» DATA SUPPLIED
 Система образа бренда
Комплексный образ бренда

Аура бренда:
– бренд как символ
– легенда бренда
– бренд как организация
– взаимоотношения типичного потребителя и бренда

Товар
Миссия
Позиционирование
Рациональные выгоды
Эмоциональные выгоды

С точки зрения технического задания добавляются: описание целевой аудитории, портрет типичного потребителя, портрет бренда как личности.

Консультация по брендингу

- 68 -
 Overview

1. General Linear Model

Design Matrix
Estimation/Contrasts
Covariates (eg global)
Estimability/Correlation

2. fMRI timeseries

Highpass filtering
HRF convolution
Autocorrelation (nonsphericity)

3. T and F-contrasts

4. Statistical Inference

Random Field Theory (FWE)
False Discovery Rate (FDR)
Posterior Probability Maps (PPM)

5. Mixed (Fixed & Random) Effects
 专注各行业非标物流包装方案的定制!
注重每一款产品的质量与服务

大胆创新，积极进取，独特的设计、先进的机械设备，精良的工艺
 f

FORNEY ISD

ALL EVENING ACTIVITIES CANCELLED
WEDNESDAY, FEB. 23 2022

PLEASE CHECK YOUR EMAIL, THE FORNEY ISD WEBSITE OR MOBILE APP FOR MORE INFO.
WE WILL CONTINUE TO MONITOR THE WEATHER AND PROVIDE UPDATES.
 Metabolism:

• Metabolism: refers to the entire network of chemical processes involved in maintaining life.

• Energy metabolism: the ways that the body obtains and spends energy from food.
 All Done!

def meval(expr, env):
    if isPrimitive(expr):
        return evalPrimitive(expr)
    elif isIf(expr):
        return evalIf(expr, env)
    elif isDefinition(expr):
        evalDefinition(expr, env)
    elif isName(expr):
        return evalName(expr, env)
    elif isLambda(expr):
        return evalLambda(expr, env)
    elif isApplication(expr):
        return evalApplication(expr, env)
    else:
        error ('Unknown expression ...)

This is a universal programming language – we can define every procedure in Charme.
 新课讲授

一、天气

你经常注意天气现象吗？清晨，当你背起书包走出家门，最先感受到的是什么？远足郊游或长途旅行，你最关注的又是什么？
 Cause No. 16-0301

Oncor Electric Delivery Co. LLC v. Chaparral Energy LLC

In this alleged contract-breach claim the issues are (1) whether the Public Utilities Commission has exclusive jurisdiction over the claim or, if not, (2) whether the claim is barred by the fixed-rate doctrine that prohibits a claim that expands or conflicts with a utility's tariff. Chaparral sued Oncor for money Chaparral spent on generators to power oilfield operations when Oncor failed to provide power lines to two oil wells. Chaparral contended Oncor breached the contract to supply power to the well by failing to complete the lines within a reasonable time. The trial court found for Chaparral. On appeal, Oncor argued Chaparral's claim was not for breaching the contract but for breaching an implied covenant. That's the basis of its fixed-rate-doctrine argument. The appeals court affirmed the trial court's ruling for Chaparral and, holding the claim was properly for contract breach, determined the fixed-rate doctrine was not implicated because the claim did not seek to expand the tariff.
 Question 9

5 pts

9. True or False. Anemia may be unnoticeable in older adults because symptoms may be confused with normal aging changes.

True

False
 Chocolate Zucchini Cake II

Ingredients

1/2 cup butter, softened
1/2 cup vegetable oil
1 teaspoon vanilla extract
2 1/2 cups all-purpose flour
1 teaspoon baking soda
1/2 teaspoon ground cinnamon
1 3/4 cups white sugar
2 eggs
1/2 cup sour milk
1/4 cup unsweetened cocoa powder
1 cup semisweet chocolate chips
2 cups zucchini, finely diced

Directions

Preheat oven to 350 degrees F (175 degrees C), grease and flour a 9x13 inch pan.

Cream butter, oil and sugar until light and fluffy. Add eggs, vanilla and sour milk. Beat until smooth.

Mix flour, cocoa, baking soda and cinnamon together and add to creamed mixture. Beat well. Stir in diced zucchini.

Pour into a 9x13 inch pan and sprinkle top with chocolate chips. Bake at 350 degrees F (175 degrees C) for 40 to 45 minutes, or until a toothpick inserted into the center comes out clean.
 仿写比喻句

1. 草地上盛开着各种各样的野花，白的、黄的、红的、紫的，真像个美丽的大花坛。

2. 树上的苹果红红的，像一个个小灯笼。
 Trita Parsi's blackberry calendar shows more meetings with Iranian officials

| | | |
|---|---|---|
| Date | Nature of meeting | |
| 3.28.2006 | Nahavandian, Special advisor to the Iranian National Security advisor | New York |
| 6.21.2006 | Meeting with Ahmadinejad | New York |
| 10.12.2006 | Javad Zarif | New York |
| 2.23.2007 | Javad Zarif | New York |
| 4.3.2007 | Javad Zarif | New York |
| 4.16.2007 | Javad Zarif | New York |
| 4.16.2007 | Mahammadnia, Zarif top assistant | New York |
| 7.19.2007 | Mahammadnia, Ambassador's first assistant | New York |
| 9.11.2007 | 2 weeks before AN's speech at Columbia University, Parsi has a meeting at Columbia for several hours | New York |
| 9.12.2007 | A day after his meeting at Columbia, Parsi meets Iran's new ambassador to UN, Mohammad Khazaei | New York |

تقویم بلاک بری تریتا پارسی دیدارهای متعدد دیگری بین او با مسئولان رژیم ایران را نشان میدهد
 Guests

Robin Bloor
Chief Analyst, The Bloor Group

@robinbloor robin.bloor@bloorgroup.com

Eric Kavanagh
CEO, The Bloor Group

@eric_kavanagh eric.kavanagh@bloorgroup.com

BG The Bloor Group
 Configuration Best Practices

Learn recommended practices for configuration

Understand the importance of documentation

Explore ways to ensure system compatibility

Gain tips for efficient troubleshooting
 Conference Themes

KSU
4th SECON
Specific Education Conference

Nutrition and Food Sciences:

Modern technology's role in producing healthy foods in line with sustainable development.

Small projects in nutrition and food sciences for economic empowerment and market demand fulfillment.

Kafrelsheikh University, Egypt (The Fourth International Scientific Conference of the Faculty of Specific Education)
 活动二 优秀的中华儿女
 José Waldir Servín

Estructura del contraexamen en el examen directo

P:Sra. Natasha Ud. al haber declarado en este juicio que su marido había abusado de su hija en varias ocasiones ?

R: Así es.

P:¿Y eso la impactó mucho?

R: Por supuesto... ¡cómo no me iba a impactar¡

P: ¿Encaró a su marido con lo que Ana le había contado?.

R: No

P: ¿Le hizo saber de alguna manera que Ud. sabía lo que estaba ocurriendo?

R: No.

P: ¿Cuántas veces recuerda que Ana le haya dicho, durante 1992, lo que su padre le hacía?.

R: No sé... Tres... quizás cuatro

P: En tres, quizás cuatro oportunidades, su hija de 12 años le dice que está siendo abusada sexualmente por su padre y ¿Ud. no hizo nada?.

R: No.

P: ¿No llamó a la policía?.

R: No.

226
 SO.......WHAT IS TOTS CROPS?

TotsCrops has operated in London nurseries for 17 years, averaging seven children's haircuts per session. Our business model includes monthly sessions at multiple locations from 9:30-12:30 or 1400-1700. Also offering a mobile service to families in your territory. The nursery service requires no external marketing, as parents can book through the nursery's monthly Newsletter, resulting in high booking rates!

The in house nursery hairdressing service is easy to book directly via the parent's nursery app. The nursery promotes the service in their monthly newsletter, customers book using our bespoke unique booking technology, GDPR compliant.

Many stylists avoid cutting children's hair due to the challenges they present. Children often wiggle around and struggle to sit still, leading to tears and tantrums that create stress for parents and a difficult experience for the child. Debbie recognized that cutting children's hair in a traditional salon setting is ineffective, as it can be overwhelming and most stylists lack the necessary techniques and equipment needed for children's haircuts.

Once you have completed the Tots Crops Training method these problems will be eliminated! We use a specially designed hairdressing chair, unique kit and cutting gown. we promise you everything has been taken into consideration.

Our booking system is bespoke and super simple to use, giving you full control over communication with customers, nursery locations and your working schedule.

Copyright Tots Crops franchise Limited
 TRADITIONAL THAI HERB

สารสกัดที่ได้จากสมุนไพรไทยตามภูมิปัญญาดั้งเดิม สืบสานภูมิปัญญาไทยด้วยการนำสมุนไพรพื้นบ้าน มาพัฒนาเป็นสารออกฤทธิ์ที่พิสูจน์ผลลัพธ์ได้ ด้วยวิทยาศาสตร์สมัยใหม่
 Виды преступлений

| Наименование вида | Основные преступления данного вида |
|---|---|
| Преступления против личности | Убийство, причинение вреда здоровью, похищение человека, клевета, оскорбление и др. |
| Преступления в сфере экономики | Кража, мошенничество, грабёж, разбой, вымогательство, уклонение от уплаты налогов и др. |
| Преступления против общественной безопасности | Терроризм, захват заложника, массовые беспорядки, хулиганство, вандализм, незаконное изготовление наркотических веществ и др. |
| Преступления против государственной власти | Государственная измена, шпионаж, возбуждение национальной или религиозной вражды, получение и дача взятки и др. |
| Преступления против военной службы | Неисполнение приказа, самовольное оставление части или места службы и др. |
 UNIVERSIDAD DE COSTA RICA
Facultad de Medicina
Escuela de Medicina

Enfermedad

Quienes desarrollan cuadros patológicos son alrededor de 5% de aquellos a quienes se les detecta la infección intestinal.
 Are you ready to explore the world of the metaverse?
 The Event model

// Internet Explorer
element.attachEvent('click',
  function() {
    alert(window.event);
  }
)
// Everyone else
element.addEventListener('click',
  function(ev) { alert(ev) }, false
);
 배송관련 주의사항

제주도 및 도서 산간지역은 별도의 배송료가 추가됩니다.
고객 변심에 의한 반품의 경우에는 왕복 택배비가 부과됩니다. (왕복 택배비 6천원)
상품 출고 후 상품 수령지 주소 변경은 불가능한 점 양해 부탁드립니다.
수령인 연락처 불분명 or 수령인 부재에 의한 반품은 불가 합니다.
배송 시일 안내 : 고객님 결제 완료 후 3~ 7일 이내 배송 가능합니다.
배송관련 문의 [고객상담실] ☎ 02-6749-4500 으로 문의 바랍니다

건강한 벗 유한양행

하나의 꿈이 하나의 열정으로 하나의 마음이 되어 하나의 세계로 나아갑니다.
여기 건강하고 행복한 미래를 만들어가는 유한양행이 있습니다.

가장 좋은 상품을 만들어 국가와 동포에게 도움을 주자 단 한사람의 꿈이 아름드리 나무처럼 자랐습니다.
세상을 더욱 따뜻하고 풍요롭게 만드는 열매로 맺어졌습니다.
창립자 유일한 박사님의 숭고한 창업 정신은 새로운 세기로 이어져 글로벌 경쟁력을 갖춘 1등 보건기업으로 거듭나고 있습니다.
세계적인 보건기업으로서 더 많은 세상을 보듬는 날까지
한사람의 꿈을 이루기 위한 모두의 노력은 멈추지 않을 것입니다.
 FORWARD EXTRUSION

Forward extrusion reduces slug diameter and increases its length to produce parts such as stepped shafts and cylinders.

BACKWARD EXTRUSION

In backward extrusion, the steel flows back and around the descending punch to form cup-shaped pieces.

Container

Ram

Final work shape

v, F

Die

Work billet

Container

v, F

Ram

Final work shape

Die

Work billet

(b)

» WORK TO COMPLETE
Referring to the material above, set down exactly the lines between the line with "专注各行业非标物流包装方案的定制!" and the line with "Oncor Electric Delivery", inclusive, and no other lines.

» ANSWER
 专注各行业非标物流包装方案的定制!
注重每一款产品的质量与服务

大胆创新，积极进取，独特的设计、先进的机械设备，精良的工艺
 f

FORNEY ISD

ALL EVENING ACTIVITIES CANCELLED
WEDNESDAY, FEB. 23 2022

PLEASE CHECK YOUR EMAIL, THE FORNEY ISD WEBSITE OR MOBILE APP FOR MORE INFO.
WE WILL CONTINUE TO MONITOR THE WEATHER AND PROVIDE UPDATES.
 Metabolism:

• Metabolism: refers to the entire network of chemical processes involved in maintaining life.

• Energy metabolism: the ways that the body obtains and spends energy from food.
 All Done!

def meval(expr, env):
    if isPrimitive(expr):
        return evalPrimitive(expr)
    elif isIf(expr):
        return evalIf(expr, env)
    elif isDefinition(expr):
        evalDefinition(expr, env)
    elif isName(expr):
        return evalName(expr, env)
    elif isLambda(expr):
        return evalLambda(expr, env)
    elif isApplication(expr):
        return evalApplication(expr, env)
    else:
        error ('Unknown expression ...)

This is a universal programming language – we can define every procedure in Charme.
 新课讲授

一、天气

你经常注意天气现象吗？清晨，当你背起书包走出家门，最先感受到的是什么？远足郊游或长途旅行，你最关注的又是什么？
 Cause No. 16-0301

Oncor Electric Delivery Co. LLC v. Chaparral Energy LLC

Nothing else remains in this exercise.